▸ **任务目标**:
(a) 根据介绍Prometheus的文档正文,Prometheus是由哪家公司开发的?
(b) 请接着介绍Prometheus的文档正文的最后一句,续写后面的内容。

== 文档正文 ==

微信公众号:云原生转型实验室
什么是Prometheus
Prometheus是由SoundCloud开发的开源监控报警系统和时序列数据库(TSDB)。Prometheus使用Go语言开发,是Google BorgMon监控系统的开源版本。
2016年由Google发起Linux基金会旗下的原生云基金会(Cloud Native Computing Foundation), 将Prometheus纳入其下第二大开源项目。
Prometheus目前在开源社区相当活跃。
Prometheus和Heapster(Heapster是K8S的一个子项目,用于获取集群的性能数据。)相比功能更完善、更全面。Prometheus性能也足够支撑上万台规模的集群。
Prometheus的特点
多维度数据模型。
灵活的查询语言。
不依赖分布式存储,单个服务器节点是自主的。
通过基于HTTP的pull方式采集时序数据。
可以通过中间网关进行时序列数据推送。
通过服务发现或者静态配置来发现目标服务对象。
支持多种多样的图表和界面展示,比如Grafana等。
架构图


基本原理
Prometheus的基本原理是通过HTTP协议周期性抓取被监控组件的状态,任意组件只要提供对应的HTTP接口就可以接入监控。不需要任何SDK或者其他的集成过程。这样做非常适合做虚拟化环境监控系统,比如VM、Docker、Kubernetes等。输出被监控组件信息的HTTP接口被叫做exporter 。目前互联网公司常用的组件大部分都有exporter可以直接使用,比如Varnish、Haproxy、Nginx、MySQL、Linux系统信息(包括磁盘、内存、CPU、网络等等)。
服务过程
Prometheus Daemon负责定时去目标上抓取metrics(指标)数据,每个抓取目标需要暴露一个http服务的接口给它定时抓取。Prometheus支持通过配置文件、文本文件、Zookeeper、Consul、DNS SRV Lookup等方式指定抓取目标。Prometheus采用PULL的方式进行监控,即服务器可以直接通过目标PULL数据或者间接地通过中间网关来Push数据。
Prometheus在本地存储抓取的所有数据,并通过一定规则进行清理和整理数据,并把得到的结果存储到新的时间序列中。
Prometheus通过PromQL和其他API可视化地展示收集的数据。Prometheus支持很多方式的图表可视化,例如Grafana、自带的Promdash以及自身提供的模版引擎等等。Prometheus还提供HTTP API的查询方式,自定义所需要的输出。
PushGateway支持Client主动推送metrics到PushGateway,而Prometheus只是定时去Gateway上抓取数据。
Alertmanager是独立于Prometheus的一个组件,可以支持Prometheus的查询语句,提供十分灵活的报警方式。
三大套件
Server 主要负责数据采集和存储,提供PromQL查询语言的支持。
Alertmanager 警告管理器,用来进行报警。
Push Gateway 支持临时性Job主动推送指标的中间网关。

===
== 数据列表 ==

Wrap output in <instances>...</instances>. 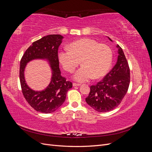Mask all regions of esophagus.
<instances>
[{"label":"esophagus","instance_id":"34e87169","mask_svg":"<svg viewBox=\"0 0 152 152\" xmlns=\"http://www.w3.org/2000/svg\"><path fill=\"white\" fill-rule=\"evenodd\" d=\"M73 86H81V84H77V83H73Z\"/></svg>","mask_w":152,"mask_h":152}]
</instances>
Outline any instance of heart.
Instances as JSON below:
<instances>
[{
	"label": "heart",
	"instance_id": "b5f03b06",
	"mask_svg": "<svg viewBox=\"0 0 152 152\" xmlns=\"http://www.w3.org/2000/svg\"><path fill=\"white\" fill-rule=\"evenodd\" d=\"M68 48L58 53L59 61L70 73L74 72L81 61L82 66L73 78L78 82H86L94 77L104 76L112 61V51L108 45L91 39H81L72 42Z\"/></svg>",
	"mask_w": 152,
	"mask_h": 152
}]
</instances>
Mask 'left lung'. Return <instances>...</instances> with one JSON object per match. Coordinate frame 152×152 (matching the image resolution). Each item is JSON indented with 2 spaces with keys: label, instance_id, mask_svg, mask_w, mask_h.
<instances>
[{
  "label": "left lung",
  "instance_id": "left-lung-1",
  "mask_svg": "<svg viewBox=\"0 0 152 152\" xmlns=\"http://www.w3.org/2000/svg\"><path fill=\"white\" fill-rule=\"evenodd\" d=\"M110 40L112 41L109 37ZM115 65L102 80L91 86L86 103L99 112H107L120 104L130 83V69L122 48L118 45Z\"/></svg>",
  "mask_w": 152,
  "mask_h": 152
}]
</instances>
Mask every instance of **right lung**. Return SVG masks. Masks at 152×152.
I'll return each instance as SVG.
<instances>
[{"instance_id": "add662e5", "label": "right lung", "mask_w": 152, "mask_h": 152, "mask_svg": "<svg viewBox=\"0 0 152 152\" xmlns=\"http://www.w3.org/2000/svg\"><path fill=\"white\" fill-rule=\"evenodd\" d=\"M63 39L61 35L43 37L32 43L21 59L20 79L23 94L31 107L41 113H50L56 111L65 102L67 92L72 87V82L61 76L59 68L58 50ZM37 58L48 61L52 70L50 84L44 90L40 91L31 90L24 79L27 63Z\"/></svg>"}]
</instances>
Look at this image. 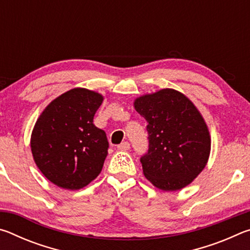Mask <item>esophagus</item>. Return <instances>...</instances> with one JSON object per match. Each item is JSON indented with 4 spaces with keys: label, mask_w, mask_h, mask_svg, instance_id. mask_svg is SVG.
Here are the masks:
<instances>
[{
    "label": "esophagus",
    "mask_w": 250,
    "mask_h": 250,
    "mask_svg": "<svg viewBox=\"0 0 250 250\" xmlns=\"http://www.w3.org/2000/svg\"><path fill=\"white\" fill-rule=\"evenodd\" d=\"M118 149L120 151H128L130 149V143L129 142H122L121 145L118 146Z\"/></svg>",
    "instance_id": "34e87169"
}]
</instances>
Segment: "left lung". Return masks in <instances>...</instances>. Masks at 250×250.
<instances>
[{"instance_id": "obj_1", "label": "left lung", "mask_w": 250, "mask_h": 250, "mask_svg": "<svg viewBox=\"0 0 250 250\" xmlns=\"http://www.w3.org/2000/svg\"><path fill=\"white\" fill-rule=\"evenodd\" d=\"M133 105L147 121L149 150L140 160L146 179L167 192L191 184L210 153L209 130L200 110L172 88L138 97Z\"/></svg>"}]
</instances>
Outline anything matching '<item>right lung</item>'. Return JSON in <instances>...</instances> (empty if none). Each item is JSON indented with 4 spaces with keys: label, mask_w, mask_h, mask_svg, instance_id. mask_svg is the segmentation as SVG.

===

▸ **依次输出**:
(a) Prometheus由SoundCloud开发。

(b)
话不多说,接下来,我们从零开始搭建prometheus+grafana的监控系统
开始搭建
1.准备工作
准备一个Kubernetes集群
这里使用的为三master,两worker的集群
2.新建namespace
[root@master02 prometheus]# cat prometheus_namespace.yaml
apiVersion: v1
kind: Namespace
metadata:
name: prometheus
[root@master02 prometheus]# kubectl apply -f prometheus_namespace.yaml
namespace/prometheus created
3.下载prometheus的chart包
[root@master02 prometheus]# helm fetch stable/prometheus
[root@master02 prometheus]# ll
total 20
-rw-r--r-- 1 root root 16405 May 28 09:55 prometheus-5.4.0.tgz
[root@master02 prometheus]# tar -zxvf prometheus-5.4.0.tgz
4.修改values.yaml文件,将node-exporter中的tolerations作修改
tolerations:
- key: node-role.kubernetes.io/master
operator: "Exists"
# value: "value"
effect: "NoSchedule"
5.新建PV的yaml文件
[root@master02 prometheus]# cat pv-alertmanager_2g.yaml
apiVersion: v1
kind: PersistentVolume
metadata:
name: alertmanager-2g
spec:
capacity:
storage: 2Gi
volumeMode: Filesystem
accessModes:
- ReadWriteOnce
# persitentVolumeReclaimPolicy: Retain
nfs:
server: 192.168.188.130
path: /home/mydata/prometheus/volumes/alertmanager_2g
[root@master02 prometheus]# cat pv-prometheus-server_8g.yaml
apiVersion: v1
kind: PersistentVolume
metadata:
name: prometheus-server-8g
spec:
capacity:
storage: 8Gi
volumeMode: Filesystem
accessModes:
- ReadWriteOnce
# persistentVolumeReclaimPolicy: Retain
nfs:
server: 192.168.188.130
path: /home/mydata/prometheus/volumes/prometheus-server_8g
6.使用helm安装prometheus
[root@master02 prometheus]# helm install prometheus prometheus -n prometheus
NAME: prometheus
LAST DEPLOYED: Thu May 28 16:03:48 2020
NAMESPACE: prometheus
STATUS: deployed
REVISION: 1
TEST SUITE: None
NOTES:
The Prometheus server can be accessed via port 80 on the following DNS name from within your cluster:
prometheus-prometheus-server.prometheus.svc.cluster.local
Get the Prometheus server URL by running these commands in the same shell:
export POD_NAME=$(kubectl get pods --namespace prometheus -l "app=prometheus,component=server" -o jsonpath="{.items[0].metadata.name}")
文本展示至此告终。